Juancito visitaba constantemente a aquella mujer, en ocasiones hasta dos veces en una misma semana, aprovechando las horas no lectivas. Luego de aliviar su necesidad de carne femenina, volvía a la Universidad y a la Facultad. Sin embargo, la exuberante Yesenia no tardó en notar que no le convenía cobrarle a Juancito una determinada tarifa por media hora, como hacía con sus demás clientes. Los otros parroquianos, varones de potencia ordinaria, solamente llegaban a dar uno o dos disparos en aquella media hora. Pero Juancito, poderoso semental, se mandaba cuatro polvos en ese mismo tiempo. Por eso Yesenia, a Juancito y solamente a Juancito, decidió cobrarle una cantidad fija por cada disparo.   

 

Todo ser humano tiene detractores, y el principal adversario de Juancito en la Facultad era el profesor Cavalier. Este acostumbraba hacer comentarios jocosos:

 

-        Juancito es peligrosísimo.
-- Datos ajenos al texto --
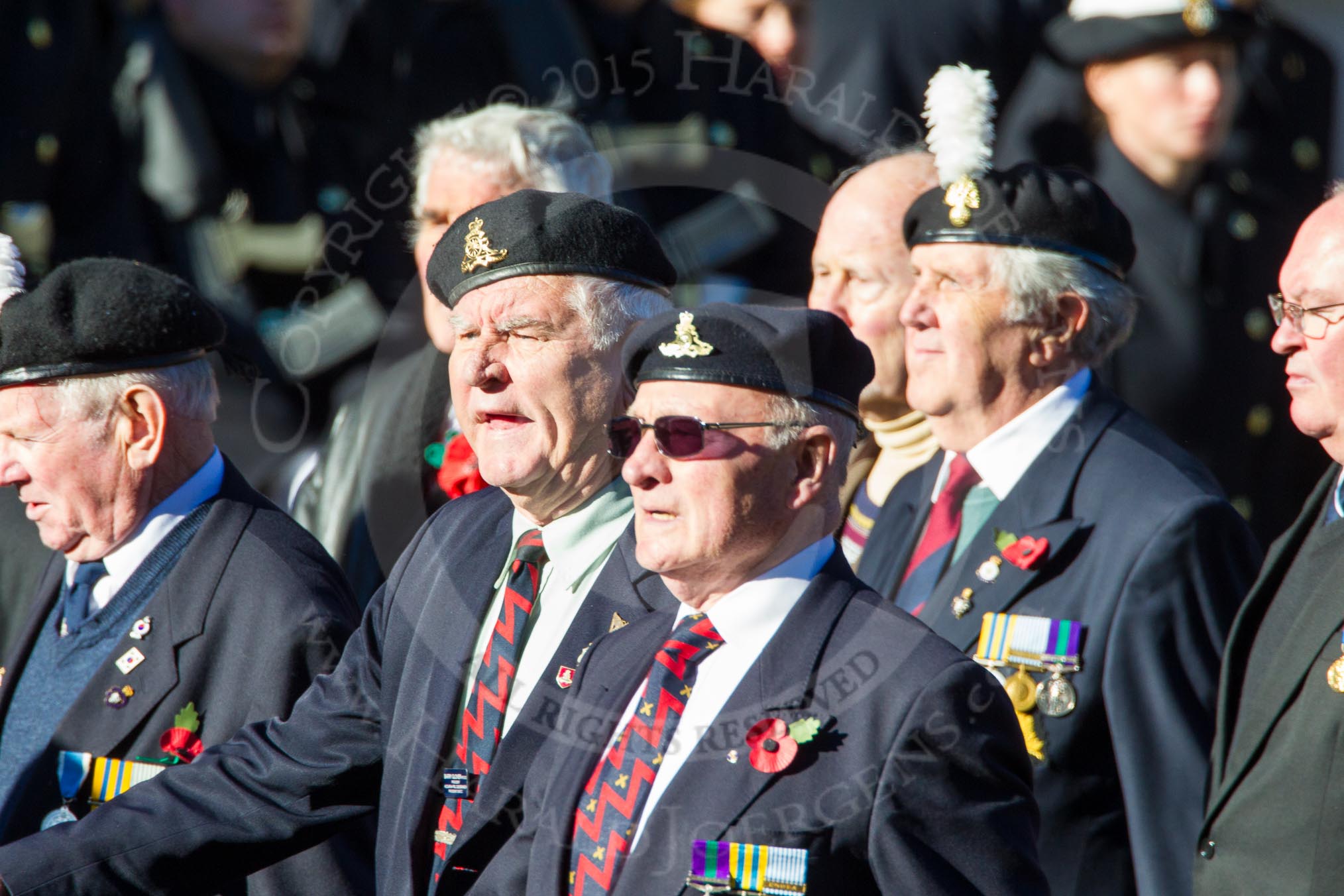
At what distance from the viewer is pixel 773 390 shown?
272cm

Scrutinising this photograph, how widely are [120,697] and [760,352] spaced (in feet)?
5.86

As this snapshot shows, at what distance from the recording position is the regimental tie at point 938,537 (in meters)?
4.04

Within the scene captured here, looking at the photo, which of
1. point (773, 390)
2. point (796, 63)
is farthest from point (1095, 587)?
point (796, 63)

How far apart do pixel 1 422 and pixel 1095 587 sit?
8.53 ft

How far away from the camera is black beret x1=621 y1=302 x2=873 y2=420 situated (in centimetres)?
272

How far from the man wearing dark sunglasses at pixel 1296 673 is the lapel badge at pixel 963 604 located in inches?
23.8

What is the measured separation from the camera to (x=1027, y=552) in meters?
3.69

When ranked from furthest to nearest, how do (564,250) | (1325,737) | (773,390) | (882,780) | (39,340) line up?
(39,340)
(564,250)
(1325,737)
(773,390)
(882,780)

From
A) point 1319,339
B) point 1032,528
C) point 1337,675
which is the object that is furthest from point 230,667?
point 1319,339

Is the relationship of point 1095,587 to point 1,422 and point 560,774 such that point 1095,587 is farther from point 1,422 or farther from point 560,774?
point 1,422

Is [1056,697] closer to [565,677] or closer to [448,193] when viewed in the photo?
[565,677]

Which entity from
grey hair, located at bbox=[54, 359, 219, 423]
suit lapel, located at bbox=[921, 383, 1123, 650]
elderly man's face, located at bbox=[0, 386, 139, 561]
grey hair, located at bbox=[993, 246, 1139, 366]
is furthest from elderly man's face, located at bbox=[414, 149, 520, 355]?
suit lapel, located at bbox=[921, 383, 1123, 650]

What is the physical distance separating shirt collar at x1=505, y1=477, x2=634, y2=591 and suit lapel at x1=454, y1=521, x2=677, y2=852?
51 mm

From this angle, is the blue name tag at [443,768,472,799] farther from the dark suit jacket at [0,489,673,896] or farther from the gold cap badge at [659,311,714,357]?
the gold cap badge at [659,311,714,357]
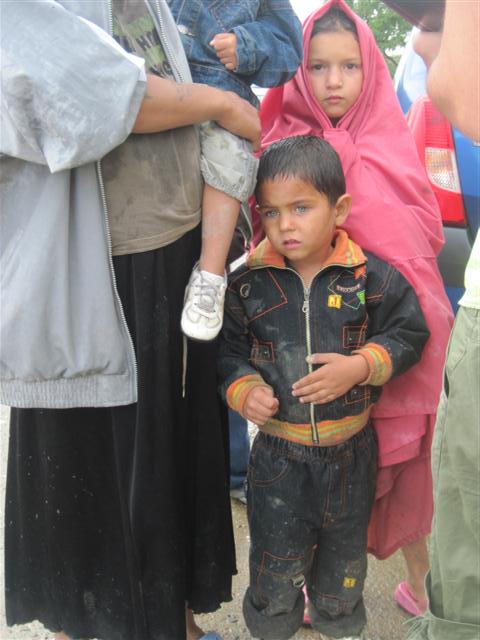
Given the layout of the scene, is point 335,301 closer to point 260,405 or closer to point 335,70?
point 260,405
Donde pone el ojo pone el mazo.

-        Todo lo que come Juancito se convierte en semen.

-   Si Darwin hubiese conocido a Juancito, habría dicho que el hombre no desciende del mono, sino del burro.

 

Y en verdad Cavalier no exageraba. Juan Samanez Pantaleón, llamado Juancito era, probablemente, uno de los hombres con más apetito sexual en toda la historia del Perú.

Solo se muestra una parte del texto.